Seventy-one pts were enrolled from 11/2019 to 04/2023: this interim analysis was performed after obtaining at least one post-baseline tumor assessment data from 62 pts. The median follow-up was 21.9 mos (interquartile [IQ] range: 15.6 – 27.3 mos): 27.4% female, median age 64 yrs (IQ range: 55– 70 yrs), 21 pts (34%) had a pure/predominant non-UC VH: 10 (48%) squamous differentiation/sarcomatoid, 5 (24%) adenocarcinoma, 4 (19%) small-cell neuroendocrine, 1 (5%) clear-cell, and 1 nested VH (5%). In 62 pts, 12 (19%) CR and 10 (16%) PR were obtained, the ORR being 35.5% (95% CI, 23.7 – 48.7) and disease control rate was 71.0% (95% CI, 58.1 – 81.8). In VHs cohort, the ORR was 42.9% (95% CI, 21.8 – 66.0). Median PFS was 7.4 mos (95% CI, 4.9 – 26.3 mos) and median OS was 13.1 mos (95% CI, 7.23 – NA). The duration of response (DOR) was 8.18 mos (95% CI, 4.0 – 21.2); 42 pts (67.7%) of 62 pts had all-grade treatment-related adverse events (trAE): among them, 7 pts (16.7%) reported grade ≥ 3 trAE. Dose-reductions of CABO were needed in 26 pts (41.9%). No treatment-related deaths were reported.

Conclusions

CABO in combination with DURVA showed promising preliminary activity with a manageable safety profile in pts with advanced in VHs and UC after previous chemotherapy exposure. More mature results with longer follow-up will be presented.

Clinical trial identification

NCT03824691.

Editorial acknowledgement

Legal entity responsible for the study

Fondazione IRCCS Istituto Nazionale dei Tumori.

Funding

Ipsen, AstraZeneca, Fondazione IRCCS Istituto Nazionale dei Tumori.

Disclosure

P. Giannatempo: Financial Interests, Personal and Institutional, Advisory Board: Pfizer, Astellas, Janssen, msd, merk.
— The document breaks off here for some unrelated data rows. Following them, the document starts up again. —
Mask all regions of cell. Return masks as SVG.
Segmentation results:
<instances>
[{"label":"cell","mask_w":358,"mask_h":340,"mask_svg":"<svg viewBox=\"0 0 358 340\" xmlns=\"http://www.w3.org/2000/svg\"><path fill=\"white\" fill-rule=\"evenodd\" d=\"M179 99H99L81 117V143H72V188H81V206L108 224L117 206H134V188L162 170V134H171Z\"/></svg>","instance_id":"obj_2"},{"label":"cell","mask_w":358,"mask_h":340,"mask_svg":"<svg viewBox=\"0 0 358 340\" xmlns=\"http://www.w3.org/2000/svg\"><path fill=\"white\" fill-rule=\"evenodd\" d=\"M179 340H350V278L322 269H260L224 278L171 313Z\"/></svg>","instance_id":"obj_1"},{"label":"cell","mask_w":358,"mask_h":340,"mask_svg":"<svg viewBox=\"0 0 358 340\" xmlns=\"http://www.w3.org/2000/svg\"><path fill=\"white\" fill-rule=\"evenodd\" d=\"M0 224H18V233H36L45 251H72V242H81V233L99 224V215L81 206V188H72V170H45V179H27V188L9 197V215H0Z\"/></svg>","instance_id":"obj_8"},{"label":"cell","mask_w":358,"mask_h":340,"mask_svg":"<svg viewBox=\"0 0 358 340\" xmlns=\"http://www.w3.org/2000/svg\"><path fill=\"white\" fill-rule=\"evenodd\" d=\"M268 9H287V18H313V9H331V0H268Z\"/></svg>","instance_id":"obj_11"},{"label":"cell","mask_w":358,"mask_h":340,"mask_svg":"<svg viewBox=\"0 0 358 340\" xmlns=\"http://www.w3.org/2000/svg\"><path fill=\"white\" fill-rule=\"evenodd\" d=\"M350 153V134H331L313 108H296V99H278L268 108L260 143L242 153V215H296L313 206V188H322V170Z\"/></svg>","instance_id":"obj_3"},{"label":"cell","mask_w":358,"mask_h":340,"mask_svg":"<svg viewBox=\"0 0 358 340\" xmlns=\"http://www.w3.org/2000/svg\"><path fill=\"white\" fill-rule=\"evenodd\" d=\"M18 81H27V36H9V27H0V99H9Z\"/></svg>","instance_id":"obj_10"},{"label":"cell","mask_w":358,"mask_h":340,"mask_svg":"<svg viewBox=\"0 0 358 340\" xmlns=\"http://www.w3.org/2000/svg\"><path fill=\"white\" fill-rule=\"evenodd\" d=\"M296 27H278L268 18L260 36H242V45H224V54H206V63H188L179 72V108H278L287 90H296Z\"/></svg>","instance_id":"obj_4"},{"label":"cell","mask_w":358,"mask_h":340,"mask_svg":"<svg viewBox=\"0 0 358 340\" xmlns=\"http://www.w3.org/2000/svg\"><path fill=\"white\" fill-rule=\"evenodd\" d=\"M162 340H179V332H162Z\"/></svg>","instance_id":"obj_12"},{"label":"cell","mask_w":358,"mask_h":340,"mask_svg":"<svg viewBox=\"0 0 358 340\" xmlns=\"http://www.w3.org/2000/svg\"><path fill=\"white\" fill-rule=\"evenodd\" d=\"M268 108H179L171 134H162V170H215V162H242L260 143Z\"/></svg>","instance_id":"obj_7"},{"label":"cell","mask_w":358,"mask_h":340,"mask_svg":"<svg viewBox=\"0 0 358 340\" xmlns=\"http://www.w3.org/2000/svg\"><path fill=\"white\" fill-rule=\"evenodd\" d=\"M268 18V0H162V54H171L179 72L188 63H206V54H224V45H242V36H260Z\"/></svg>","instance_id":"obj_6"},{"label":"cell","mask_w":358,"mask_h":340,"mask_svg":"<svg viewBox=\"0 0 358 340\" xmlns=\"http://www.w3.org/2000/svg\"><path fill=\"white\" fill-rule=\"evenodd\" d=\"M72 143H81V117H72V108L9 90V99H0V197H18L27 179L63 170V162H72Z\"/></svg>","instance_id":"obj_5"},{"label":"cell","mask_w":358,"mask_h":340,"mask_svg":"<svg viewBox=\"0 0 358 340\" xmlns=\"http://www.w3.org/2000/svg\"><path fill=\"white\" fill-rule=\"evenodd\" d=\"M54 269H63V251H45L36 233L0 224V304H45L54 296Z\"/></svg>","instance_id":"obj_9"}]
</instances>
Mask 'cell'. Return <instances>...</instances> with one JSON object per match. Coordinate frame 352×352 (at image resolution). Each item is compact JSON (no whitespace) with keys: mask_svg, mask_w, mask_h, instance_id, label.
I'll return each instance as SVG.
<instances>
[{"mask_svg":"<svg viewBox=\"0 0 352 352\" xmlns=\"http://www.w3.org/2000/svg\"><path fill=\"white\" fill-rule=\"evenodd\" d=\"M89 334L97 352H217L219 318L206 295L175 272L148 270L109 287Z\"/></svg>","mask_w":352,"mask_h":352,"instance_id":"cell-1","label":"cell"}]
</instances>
G. Baciarello: Financial Interests, Personal, Advisory Board: Gensenta; Financial Interests, Institutional, Steering Committee Member: Bayer; Non-Financial Interests, Principal Investigator: Roche, Eli Lilly, MSD; Non-Financial Interests, Member: ASCO. S. Buti: Financial Interests, Personal, Advisory Board: BMS, Pfizer, MSD, MSD, Ipsen, AstraZeneca, Pierre-Fabre, Novartis; Financial Interests, Personal, Invited Speaker: BMS, MSD, Ipsen, AstraZeneca, Novartis; Financial Interests, Institutional, Local PI: BMS, Ipsen, AstraZeneca; Financial Interests, Institutional, Coordinating PI: BMS, MSD; Financial Interests, Institutional, Research Grant: Novartis; Non-Financial Interests, Other, Member of panel for kidney cancer guidelines: AIOM (Italian Association of Medical Oncology); Non-Financial Interests, Other, member and coordinator of the “Rare Tumors” group: Meet-URO group (Italian Network For Research In Urologic-Oncology). R. Iacovelli: Financial Interests, Personal, Advisory Board: BMS, MSD, Janssen, Astellas, Ipsen, Pfizer, Bayer, Sanofi, Eisai; Financial Interests, Personal, Invited Speaker: Recordati; Financial Interests, Institutional, Research Grant: BMS; Financial Interests, Institutional, Local PI: MSD, Seagen; Non-Financial Interests, Member: AIOM. E. Verzoni: Financial Interests, Personal, Advisory Board: Msd, Janssen, AstraZeneca; Financial Interests, Personal, Invited Speaker: BMS, Astellas, Ipsen, Pfizer; Non-Financial Interests, Principal Investigator: MSD, Ipsen, Astellas, Janssen, Lilly, Pfizer. G. Procopio: Financial Interests, Personal, Advisory Board, consultant fees: Astellas, AstraZeneca, Bayer, BMS, Janssen, Ipsen, Merck, MSD, Novartis, Pfizer; Financial Interests, Institutional, Research Grant, research funding for no profit clinical trial: Ipsen. A. Necchi: Financial Interests, Institutional, Research Grant: Merck, AstraZeneca, Ipsen, BMS, Gilead; Financial Interests, Personal, Steering Committee Member: Roche, Janssen, Bayer, Astellas, AstraZeneca, Merck, Clovis Oncology; Financial Interests, Coordinating PI: Incyte; Financial Interests, Local PI: Pfizer; Non-Financial Interests, Leadership Role: Global society of Rare Genitourinary Tumors (GSRGT). All other authors have declared no conflicts of interest.